I had a lesson with John today. For a change, I was actually well organised and well warmed up by the time of the lesson, so we could get straight on. He watched us walk and trot on both reins and then do a walk to canter transition on each rein. He didn't actually say very much, which is usually quite a good sign! He seemed pretty impressed with how she's improved, particularly on the right rein.
He did notice that in our canter transitions, she tends to fall to the inside, sort of jumping inwards into canter, rather than pushing out into the outside rein. To work on this, he got me to work in trot and come down the three-quarter line, leg-yielding towards the track. When I got to about half way between the 3/4 line and the track, I had to ask for canter, while still leg-yielding to the wall. It didn't sound that hard - I've often leg yielded in trot to the wall and then cantered on the track - how hard could it be? Very hard! I was so mal-coordinated! It's one thing being able to use the wall to help, but asking for canter while still leg-yielding was really really difficult! I also realised that it is probably me that makes her throw her weight to the inside in the transitions, as when I was asking for them in the leg-yield, that was exactly what I was doing with my body - it was more exaggerated as she was moving sideways. When I actually sat up and asked for the canter transition up from my inside seatbone and held it in the outside rein, it was lovely!
What I then found difficult, particularly on the right rein, was maintaining the sideways movement in the canter. The first step was nice, then she would fall right again. It took all my powers of coordination to really keep my inside leg on to keep her travelling sideways. He definitely knows how to get me using my little brain. However, the really good bit was the trot after I had done this exercise. Because I had actually used my inside leg and my outside rein properly through the movement, I had this lovely, powerful, swinging trot and I just wanted to hang on to it for dear life!!

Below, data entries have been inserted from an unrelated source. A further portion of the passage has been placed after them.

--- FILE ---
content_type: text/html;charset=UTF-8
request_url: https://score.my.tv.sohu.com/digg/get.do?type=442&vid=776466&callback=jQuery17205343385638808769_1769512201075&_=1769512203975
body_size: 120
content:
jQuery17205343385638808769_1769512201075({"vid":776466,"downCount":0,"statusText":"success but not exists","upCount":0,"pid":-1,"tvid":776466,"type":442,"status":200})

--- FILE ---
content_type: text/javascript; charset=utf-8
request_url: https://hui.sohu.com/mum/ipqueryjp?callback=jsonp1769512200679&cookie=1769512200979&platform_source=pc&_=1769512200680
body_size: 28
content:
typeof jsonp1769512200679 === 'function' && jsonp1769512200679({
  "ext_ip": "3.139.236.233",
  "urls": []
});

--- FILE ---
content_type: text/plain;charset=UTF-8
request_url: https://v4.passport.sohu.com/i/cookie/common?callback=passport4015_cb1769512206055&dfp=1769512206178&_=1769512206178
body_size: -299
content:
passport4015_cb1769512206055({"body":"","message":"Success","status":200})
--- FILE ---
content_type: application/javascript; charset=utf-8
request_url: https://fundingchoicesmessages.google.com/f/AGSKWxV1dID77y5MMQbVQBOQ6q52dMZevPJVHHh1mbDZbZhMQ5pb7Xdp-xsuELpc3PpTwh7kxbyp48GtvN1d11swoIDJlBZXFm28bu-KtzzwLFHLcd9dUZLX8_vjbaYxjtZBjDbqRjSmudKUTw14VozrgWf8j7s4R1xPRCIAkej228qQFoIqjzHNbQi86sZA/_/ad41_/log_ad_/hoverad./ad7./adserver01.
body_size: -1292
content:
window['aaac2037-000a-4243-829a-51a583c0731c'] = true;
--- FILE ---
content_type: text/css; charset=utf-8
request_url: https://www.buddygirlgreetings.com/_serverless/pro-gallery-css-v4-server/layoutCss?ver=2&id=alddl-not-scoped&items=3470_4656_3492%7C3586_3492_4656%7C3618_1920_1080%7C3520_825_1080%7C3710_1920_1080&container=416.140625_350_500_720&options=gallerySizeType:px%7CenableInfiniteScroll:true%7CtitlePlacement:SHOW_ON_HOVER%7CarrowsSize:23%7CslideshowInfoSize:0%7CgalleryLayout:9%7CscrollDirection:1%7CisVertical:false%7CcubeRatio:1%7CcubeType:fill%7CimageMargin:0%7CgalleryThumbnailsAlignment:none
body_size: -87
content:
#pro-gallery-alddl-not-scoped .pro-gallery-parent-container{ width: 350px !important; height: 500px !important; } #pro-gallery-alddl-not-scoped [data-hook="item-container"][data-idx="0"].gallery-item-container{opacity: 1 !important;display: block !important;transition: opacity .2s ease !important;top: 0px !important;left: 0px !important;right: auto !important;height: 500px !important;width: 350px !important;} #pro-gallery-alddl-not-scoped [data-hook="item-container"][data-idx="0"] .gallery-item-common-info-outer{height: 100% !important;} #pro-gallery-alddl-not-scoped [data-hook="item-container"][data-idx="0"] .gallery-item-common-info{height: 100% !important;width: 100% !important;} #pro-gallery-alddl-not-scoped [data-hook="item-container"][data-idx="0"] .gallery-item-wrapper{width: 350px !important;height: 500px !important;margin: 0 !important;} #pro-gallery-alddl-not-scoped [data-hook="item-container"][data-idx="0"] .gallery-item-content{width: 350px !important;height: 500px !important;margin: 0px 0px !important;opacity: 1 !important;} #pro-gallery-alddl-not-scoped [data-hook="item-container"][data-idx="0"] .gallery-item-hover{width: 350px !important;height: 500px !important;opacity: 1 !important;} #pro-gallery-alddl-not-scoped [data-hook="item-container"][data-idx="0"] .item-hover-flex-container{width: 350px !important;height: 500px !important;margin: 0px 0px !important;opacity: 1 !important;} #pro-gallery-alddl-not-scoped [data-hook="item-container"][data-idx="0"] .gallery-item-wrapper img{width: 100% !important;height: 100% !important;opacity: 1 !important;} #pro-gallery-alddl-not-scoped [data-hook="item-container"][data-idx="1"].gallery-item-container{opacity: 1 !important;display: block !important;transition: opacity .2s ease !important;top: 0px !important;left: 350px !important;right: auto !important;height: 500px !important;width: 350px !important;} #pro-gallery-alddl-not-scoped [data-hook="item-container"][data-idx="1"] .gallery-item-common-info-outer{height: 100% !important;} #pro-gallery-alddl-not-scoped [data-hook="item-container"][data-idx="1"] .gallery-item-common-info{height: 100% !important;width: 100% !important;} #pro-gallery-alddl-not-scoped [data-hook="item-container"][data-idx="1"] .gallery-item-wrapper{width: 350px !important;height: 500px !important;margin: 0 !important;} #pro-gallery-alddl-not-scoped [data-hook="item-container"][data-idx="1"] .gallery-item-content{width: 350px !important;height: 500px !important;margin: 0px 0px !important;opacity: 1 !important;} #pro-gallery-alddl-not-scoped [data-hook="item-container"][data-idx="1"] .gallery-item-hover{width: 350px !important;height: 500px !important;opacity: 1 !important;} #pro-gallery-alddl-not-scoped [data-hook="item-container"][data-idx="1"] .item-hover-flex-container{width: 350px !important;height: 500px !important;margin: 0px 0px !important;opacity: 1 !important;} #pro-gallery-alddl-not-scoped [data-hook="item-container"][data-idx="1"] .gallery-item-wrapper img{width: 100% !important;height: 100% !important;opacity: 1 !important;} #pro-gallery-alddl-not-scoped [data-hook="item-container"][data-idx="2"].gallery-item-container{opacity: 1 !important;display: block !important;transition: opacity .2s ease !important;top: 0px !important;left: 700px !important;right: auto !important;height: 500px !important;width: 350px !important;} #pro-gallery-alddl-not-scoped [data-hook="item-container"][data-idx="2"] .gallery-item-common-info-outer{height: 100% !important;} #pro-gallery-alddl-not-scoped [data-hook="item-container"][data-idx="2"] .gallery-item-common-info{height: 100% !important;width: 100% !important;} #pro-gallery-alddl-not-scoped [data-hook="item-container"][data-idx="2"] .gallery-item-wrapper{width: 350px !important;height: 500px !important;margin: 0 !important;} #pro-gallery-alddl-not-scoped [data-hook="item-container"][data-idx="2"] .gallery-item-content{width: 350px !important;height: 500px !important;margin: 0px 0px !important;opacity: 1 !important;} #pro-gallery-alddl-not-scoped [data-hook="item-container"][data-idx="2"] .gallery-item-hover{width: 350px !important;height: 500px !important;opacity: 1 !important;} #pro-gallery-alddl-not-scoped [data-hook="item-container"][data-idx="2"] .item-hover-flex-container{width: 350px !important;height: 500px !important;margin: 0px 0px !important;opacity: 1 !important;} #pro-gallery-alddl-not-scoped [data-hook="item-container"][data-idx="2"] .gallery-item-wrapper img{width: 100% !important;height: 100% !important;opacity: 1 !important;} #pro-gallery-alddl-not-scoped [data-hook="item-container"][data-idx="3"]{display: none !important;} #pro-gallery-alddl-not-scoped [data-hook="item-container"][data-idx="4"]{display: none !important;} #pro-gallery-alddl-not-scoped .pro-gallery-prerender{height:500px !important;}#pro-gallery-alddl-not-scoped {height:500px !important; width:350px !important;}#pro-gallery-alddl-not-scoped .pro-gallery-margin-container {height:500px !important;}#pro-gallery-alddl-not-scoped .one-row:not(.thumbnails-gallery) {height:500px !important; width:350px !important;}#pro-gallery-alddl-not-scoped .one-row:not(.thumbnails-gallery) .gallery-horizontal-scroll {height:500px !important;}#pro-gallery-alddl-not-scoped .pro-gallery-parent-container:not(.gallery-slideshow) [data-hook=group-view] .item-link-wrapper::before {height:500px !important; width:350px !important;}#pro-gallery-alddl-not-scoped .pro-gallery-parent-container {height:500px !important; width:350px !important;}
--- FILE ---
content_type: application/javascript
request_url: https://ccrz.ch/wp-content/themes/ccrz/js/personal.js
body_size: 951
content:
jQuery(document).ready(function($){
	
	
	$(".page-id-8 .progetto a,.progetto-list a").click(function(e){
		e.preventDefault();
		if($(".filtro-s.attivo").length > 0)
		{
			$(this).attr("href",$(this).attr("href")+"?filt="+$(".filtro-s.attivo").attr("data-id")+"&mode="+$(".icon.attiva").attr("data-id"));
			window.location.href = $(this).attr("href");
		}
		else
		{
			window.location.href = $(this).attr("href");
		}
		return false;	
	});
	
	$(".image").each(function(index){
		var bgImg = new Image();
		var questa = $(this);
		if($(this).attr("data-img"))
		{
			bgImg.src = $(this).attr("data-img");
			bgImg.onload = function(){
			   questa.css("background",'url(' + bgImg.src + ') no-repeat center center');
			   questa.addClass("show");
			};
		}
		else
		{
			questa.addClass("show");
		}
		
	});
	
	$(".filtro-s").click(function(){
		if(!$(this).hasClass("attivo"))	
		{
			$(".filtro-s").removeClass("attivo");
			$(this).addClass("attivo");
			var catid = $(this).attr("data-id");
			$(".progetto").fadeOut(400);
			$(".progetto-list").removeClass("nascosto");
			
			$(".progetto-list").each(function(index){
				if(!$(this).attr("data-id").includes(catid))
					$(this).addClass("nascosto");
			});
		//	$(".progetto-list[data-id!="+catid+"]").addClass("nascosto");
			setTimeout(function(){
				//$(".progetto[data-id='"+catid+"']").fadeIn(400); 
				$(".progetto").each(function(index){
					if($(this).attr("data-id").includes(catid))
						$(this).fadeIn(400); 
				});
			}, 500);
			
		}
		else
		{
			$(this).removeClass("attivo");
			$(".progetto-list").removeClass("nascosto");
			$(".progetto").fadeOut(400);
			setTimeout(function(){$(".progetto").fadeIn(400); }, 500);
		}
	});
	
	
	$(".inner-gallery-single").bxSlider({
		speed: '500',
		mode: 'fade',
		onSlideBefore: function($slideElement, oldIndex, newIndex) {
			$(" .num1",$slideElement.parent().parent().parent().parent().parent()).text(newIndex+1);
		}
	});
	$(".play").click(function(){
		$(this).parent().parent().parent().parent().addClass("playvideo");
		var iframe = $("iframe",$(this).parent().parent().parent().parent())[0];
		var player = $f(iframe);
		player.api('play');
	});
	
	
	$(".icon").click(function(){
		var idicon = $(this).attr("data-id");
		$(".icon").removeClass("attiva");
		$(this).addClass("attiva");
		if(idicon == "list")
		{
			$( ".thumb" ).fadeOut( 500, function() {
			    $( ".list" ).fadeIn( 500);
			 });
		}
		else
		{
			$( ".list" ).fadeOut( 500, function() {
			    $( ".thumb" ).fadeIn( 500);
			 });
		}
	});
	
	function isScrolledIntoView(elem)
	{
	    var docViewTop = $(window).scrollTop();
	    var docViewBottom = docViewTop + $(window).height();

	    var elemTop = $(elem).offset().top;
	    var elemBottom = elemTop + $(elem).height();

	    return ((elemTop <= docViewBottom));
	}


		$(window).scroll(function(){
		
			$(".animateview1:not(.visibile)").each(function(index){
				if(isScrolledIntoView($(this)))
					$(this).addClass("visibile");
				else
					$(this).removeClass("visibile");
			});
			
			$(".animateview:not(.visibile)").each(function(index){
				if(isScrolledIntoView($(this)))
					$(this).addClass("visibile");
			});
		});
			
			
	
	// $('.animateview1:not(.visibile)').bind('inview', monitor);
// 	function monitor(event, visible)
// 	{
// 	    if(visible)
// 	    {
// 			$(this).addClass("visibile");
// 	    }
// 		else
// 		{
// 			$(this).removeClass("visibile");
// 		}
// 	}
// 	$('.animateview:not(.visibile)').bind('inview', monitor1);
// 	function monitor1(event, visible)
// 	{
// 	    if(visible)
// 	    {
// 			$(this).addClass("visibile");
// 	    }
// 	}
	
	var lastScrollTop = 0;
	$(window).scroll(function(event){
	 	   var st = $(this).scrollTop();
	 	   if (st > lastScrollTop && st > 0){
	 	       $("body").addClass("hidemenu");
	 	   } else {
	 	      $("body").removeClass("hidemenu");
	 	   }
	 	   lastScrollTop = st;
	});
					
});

Then the even better bit was what John said at the end. For quite a while, my goal has been to start taking Echo to some dressage shows in the Spring. Today, at the end of my lesson, John said that we are ready to do our first test now. I was so chuffed - having got to know him a little over the last year of having lessons with him, I'm pretty sure that he wouldn't say that lightly. It feels like when we get it right, we can really get it right and it's so much fun! I came out of the lesson beaming. I don't yet have a show to go to - in fact, there's an awful lot of preparation work to do first, as she hasn't ever been ridden away from home. However - that little comment just gave me the confidence and boost to the self-esteem that I really needed. I can't wait!!!